Article provided by Robyn Marsh at The TCM Group, an award-winning provider of mediation, investigation, transformational culture change and leadership development services
Spats between colleagues can bubble up over everything from seating arrangements and the temperature of the office to who is leading on projects and how resources are allocated. When disputes like these occur, it can cause massive disruptions in teams. Colleagues take sides, bad feeling festers, and productivity inevitably suffers. Organisations typically have formal processes to address conflict, but no one wants to see disputes escalate to the point where employees or their managers feel the need to go knocking on HR’s door with a view to invoking a disciplinary or grievance procedure. So, what can you do if you find yourself in the role of bystander, standing on the side lines of combatting colleagues? Is there anything you can do to support your colleagues and help them resolve their issues before it all goes too far?
If you find yourself in the role of an ‘accidental mediator’, it’s useful to understand why clashes occur. In the workplace, it’s often down to three broad issues: cultural differences, personality clashes and differing work styles.
Our society is painted with a vast and vivid array of colours: the picture is bright with intersecting cultures, beliefs and values. It’s what makes us both individual and collective. But when the strokes clash and the colours are muddled, the painting loses its original meaning. In the modern workplace, people are increasingly vocal about everything from social justice to environmental issues and are not afraid to voice quite firmly held views. One member of staff may be “anti-vax” for example, while another is staunchly “pro-vaccination”. Or colleagues may be split over the environmental implications of the work they are doing and what the right course of action for the company should be. It doesn’t take much for healthy debate to descend into a dysfunctional dispute which interferes with people’s ability to work collaboratively.

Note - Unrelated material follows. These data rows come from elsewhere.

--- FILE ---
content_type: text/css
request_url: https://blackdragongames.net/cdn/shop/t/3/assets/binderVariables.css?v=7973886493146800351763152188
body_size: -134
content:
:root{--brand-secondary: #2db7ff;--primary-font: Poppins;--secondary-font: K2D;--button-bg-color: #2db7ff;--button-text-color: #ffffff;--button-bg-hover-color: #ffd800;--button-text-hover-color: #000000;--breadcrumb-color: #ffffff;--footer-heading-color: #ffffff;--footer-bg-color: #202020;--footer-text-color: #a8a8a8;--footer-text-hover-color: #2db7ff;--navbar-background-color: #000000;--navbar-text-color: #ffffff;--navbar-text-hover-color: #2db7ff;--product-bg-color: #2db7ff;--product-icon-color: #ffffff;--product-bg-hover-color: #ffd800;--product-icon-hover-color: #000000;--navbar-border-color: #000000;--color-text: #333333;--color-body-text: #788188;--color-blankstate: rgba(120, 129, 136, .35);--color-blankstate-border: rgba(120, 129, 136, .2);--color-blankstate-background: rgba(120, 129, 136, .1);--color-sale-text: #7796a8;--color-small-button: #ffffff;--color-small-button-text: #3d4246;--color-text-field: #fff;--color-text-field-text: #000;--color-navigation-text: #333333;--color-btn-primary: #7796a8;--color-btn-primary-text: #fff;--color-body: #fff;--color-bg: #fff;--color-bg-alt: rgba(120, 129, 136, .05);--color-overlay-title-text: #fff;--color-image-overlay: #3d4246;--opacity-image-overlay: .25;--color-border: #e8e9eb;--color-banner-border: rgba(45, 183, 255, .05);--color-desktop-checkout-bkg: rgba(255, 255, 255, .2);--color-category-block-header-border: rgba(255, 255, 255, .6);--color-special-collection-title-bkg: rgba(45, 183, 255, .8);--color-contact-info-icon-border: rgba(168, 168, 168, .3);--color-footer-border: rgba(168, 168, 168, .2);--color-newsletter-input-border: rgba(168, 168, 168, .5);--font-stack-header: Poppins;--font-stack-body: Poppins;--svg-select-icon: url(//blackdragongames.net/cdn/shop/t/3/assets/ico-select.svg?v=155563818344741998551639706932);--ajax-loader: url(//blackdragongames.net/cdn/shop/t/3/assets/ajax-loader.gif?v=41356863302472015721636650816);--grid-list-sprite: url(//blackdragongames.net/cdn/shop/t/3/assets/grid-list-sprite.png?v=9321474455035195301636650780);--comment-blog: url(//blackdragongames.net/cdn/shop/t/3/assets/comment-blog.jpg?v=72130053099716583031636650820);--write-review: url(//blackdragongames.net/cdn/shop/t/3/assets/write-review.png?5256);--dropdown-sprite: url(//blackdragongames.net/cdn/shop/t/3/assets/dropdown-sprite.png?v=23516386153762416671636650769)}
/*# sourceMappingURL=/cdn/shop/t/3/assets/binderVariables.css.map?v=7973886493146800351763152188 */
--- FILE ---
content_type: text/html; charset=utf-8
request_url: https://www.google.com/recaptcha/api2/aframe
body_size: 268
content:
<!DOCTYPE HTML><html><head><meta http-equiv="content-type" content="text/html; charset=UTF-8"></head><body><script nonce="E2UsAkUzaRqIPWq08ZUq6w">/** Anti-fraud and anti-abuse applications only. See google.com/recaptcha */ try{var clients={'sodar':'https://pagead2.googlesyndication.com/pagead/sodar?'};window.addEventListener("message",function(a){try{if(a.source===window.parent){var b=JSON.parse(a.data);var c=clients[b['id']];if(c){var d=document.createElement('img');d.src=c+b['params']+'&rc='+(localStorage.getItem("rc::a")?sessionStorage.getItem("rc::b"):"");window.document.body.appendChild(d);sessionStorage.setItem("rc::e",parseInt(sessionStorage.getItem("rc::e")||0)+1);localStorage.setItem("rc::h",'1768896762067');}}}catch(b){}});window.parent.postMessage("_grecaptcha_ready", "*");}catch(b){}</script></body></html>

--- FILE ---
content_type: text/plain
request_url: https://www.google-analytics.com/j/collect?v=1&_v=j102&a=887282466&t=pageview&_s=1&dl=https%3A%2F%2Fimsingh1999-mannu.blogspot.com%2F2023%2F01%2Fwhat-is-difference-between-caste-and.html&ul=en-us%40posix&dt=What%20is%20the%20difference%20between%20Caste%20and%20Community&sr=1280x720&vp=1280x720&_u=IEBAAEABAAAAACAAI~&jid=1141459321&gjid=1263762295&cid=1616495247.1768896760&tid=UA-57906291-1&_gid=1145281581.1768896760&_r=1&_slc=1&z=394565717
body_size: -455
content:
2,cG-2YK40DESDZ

Workplaces are made up of many people and the personalities that come with them. If a new manager comes on the scene and tries to keep a tighter rein on a team that has been used to working independently, bad feeling will inevitably arise, and people can soon become disengaged and dissatisfied within their role. If an employee who is strong on the detail must work with a colleague who has a ‘bigger picture’ approach, both parties can easily become frustrated with each other and can fall out over how best to approach the task in hand.
Companies have been catapulted into working from home and then hybrid working thanks to COVID-19. But as the pandemic abates, these new ways of working can lead to complex disputes. Feelings of unfairness or favouritism can quickly arise if employees feel there is inconsistency over working arrangements and more flexibility for some than others. There can be a perception that those who are more ‘visible’ in the physical office space are more likely to get the plum projects. Even in a previously happy and peaceful team, the cracks can soon start to appear.
Don’t ignore the conflict and assume that it will fade into the background of clattering keyboards. It’s important to recognise the difficulties present and ask the parties if they would like to resolve it.
Encourage open, honest and non-judgmental dialogue from each party. Embolden people to really listen to each other and try and understand the other party’s perspective.
Now that everyone’s said their piece, all parties can look ahead. Individuals need to focus on the future, not the past, and work on practical, realistic and pragmatic solutions. This is where it can shift from animosity to amicability – and a productive working relationship going forward.
Sometimes the hardest part is keeping the peace. The conflict may be mostly over, but it’s possible for feelings to return to the fore in challenging moments. If this happens, go back to the beginning: acknowledge. If necessary, you can repeat the steps you followed before and let them talk it out. Frustrations should ease and the conflict will de-escalate, through your accidental supervision.
Once all is said and done, make sure to check in. This can be over hours, days, weeks and even months. Offer your support and solace in times of need – you’ll be surprised how much of a difference even a five-minute conversation can have.
Workplace conflict will affect at least one third of us each year, according to CIPD reports. As the pressures of Covid-19 see no signs of stopping, this statistic is expected to rise. If you find yourself in between sides, without formal mediation training, be sure to apply these principles and practical steps to restore harmony in the workplace. In short, it’s simple: be kind to those around you and don’t be afraid to offer a helping hand.